_DATA EXTRACT_
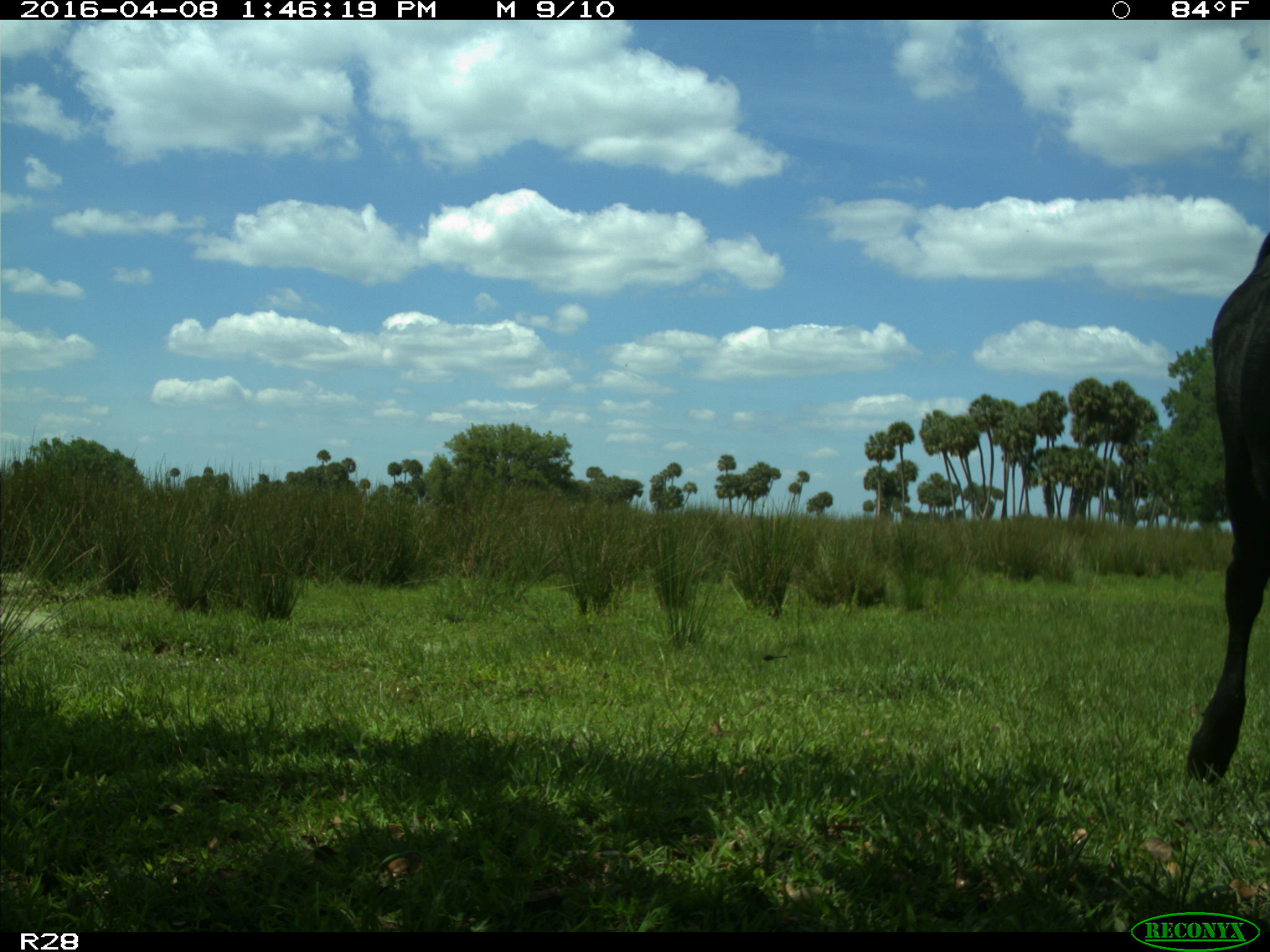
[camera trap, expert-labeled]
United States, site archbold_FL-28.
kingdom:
--
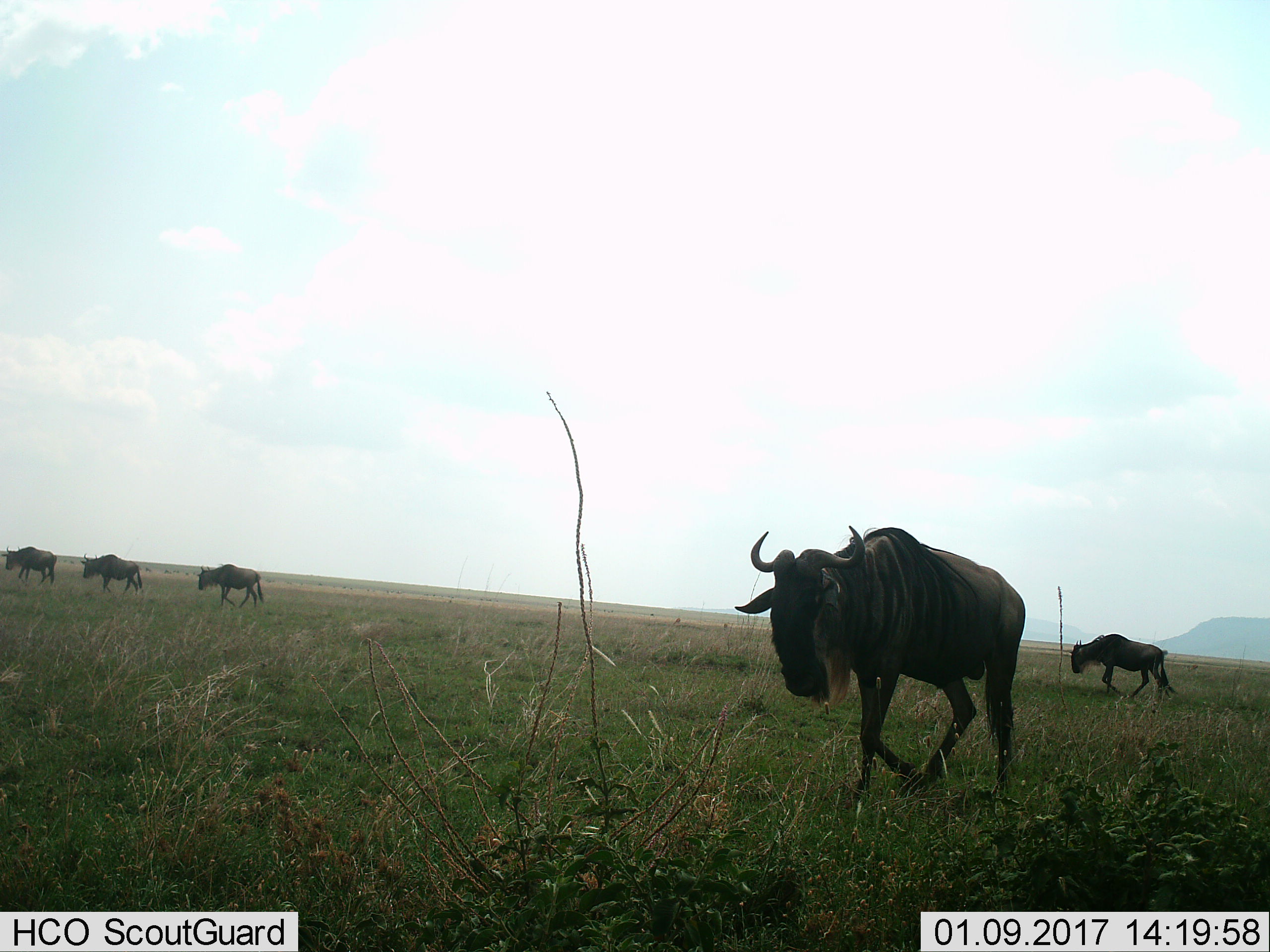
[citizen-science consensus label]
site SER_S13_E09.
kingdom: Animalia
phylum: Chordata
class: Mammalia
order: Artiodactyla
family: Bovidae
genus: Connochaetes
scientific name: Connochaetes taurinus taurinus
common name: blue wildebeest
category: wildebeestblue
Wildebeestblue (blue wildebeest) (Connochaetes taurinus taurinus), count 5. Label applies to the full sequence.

_ABOUT THIS TASK_
From the listing, copy each line containing the word "site".

_COMPLETED EXERCISE_
United States, site archbold_FL-28.
site SER_S13_E09.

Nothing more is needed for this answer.